Electric power transmission pylon miniatures and Nextera Energy logo are seen in this illustration taken, December 9, 2022. REUTERS/Dado Ruvic/Illustration
Electric power transmission pylon miniatures and Nextera Energy logo are seen in this illustration taken, December 9, 2022. REUTERS/Dado Ruvic/Illustration

NextEra Energy expanded its partnership with Alphabet's Google Cloud to scale up data center capacity, while securing over 2.5 gigawatts of clean energy contracts from Meta across the US, the company said on Monday.

Shares of NextEra were up 2.7% in premarket trading.

Under the expanded deal with Google Cloud, the companies will develop multiple new gigawatt-scale (GW) data centre campuses, each with accompanying generation and capacity, Reuters reported.

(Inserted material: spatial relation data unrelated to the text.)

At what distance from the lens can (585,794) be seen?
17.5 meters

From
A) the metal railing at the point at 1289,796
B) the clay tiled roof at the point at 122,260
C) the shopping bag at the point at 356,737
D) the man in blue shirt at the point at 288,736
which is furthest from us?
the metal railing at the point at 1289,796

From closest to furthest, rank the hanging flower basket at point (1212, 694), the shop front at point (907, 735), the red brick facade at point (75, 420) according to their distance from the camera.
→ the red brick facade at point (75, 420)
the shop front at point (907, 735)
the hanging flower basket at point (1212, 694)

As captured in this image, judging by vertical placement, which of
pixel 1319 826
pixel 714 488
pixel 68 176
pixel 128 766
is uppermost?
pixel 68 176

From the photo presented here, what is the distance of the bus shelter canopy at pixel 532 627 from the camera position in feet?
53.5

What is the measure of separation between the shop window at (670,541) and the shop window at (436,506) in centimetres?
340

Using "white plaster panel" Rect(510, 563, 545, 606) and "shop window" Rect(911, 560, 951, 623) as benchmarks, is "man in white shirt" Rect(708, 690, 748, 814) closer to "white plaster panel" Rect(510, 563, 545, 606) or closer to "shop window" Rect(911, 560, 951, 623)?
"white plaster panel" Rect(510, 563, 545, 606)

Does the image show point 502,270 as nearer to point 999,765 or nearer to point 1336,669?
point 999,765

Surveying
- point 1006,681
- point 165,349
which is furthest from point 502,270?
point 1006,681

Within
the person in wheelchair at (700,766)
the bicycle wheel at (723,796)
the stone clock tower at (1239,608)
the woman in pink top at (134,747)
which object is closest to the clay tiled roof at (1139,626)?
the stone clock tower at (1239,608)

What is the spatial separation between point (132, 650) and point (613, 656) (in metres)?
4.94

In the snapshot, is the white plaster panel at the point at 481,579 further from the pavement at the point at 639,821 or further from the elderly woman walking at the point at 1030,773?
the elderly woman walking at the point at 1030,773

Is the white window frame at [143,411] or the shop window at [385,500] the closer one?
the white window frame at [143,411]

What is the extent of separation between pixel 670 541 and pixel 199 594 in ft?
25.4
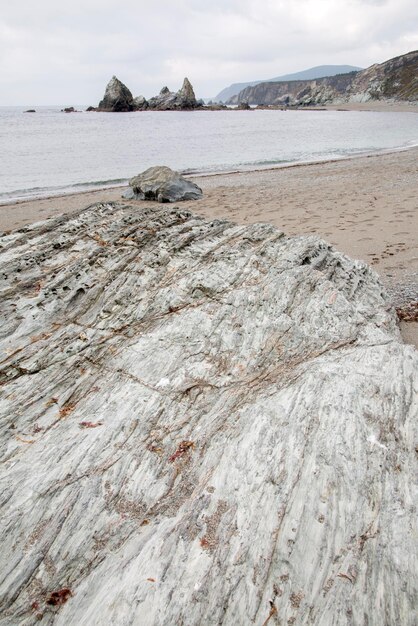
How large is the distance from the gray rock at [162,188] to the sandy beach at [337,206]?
0.86m

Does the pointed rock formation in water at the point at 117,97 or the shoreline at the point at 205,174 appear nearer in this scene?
the shoreline at the point at 205,174

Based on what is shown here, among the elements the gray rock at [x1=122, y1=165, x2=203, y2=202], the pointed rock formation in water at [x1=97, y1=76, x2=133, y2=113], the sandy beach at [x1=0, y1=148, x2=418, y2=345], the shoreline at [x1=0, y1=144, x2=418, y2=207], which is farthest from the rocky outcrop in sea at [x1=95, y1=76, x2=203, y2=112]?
the gray rock at [x1=122, y1=165, x2=203, y2=202]

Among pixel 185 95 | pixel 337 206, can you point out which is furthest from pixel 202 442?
pixel 185 95

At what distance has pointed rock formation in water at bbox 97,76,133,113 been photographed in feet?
402

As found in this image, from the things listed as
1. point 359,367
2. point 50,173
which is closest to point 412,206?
point 359,367

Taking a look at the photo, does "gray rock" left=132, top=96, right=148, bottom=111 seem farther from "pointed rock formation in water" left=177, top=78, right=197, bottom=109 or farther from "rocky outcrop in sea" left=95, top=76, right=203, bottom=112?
"pointed rock formation in water" left=177, top=78, right=197, bottom=109

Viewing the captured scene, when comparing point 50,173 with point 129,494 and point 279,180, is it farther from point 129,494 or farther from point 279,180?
point 129,494

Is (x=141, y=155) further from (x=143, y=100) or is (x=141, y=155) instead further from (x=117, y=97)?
(x=143, y=100)

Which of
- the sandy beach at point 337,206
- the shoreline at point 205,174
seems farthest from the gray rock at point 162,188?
the shoreline at point 205,174

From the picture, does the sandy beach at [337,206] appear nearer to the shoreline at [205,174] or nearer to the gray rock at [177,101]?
the shoreline at [205,174]

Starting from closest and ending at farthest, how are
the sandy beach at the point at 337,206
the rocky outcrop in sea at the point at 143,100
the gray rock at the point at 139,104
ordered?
the sandy beach at the point at 337,206
the rocky outcrop in sea at the point at 143,100
the gray rock at the point at 139,104

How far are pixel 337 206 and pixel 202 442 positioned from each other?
14.3 metres

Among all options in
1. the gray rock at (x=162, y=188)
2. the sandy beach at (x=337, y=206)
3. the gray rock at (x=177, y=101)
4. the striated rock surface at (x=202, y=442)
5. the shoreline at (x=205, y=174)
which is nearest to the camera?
the striated rock surface at (x=202, y=442)

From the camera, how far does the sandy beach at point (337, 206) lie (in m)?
10.6
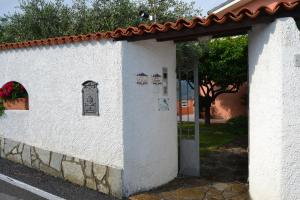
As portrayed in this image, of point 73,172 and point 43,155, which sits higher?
point 43,155

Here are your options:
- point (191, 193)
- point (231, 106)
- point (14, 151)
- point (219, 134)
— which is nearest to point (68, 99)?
point (14, 151)

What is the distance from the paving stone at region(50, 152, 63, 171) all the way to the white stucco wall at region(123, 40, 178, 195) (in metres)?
1.76

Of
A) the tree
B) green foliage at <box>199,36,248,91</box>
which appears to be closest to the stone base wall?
the tree

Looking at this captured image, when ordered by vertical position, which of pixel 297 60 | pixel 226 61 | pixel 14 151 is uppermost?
pixel 226 61

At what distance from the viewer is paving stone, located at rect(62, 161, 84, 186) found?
7.07 meters

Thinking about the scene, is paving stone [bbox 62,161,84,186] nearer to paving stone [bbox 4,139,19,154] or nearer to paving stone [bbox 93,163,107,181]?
paving stone [bbox 93,163,107,181]

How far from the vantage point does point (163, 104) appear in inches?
289

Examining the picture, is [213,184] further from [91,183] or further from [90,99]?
[90,99]

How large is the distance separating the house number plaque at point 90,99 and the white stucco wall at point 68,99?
10 centimetres

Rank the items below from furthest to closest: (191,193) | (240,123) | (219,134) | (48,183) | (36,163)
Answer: (240,123), (219,134), (36,163), (48,183), (191,193)

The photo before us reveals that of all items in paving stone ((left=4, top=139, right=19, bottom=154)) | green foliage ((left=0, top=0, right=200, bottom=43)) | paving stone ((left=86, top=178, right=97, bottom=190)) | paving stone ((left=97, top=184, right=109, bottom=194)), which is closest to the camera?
paving stone ((left=97, top=184, right=109, bottom=194))

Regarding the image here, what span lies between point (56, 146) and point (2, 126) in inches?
80.4

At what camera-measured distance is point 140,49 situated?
6688mm

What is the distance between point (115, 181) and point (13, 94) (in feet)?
12.0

NextEra and Google Cloud plan to launch an AI-powered product by mid-2026 to predict equipment issues, optimize crew scheduling and boost grid reliability amid storms, aging assets, and rising demand.

The deal comes as US electricity demand grows due to rapid AI adoption, prompting cloud companies and utilities to secure land, grid connections and new generation to support large data center loads.

In October, the company had partnered with Google to restart an Iowa nuclear power plant shut down five years ago.

The technology industry's quest for massive amounts of electricity for AI processing has renewed interest in the country's nuclear reactors.

NextEra said it had signed 11 power purchase agreements and two energy storage agreements with Meta, totaling over 2.5 GW of clean energy contracts. The projects are scheduled to come online between 2026 and 2028.

The utility also reached an agreement with WPPI Energy to continue supplying 168 megawatts of the output from the Point Beach Nuclear Plant in Two Rivers into the 2050s.

Separately, NextEra forecast higher adjusted profit in 2026 as well as the current-year as it continues to benefit from the surge in power demand.

NextEra now expects adjusted earnings for 2025 of between $3.62 and $3.70 per share, compared with its prior view of between $3.45 and $3.70 per share.

For 2026, it expects adjusted profit between $3.92 and $4.02 per share, compared with its prior view of between $3.63 and $4.00 per share.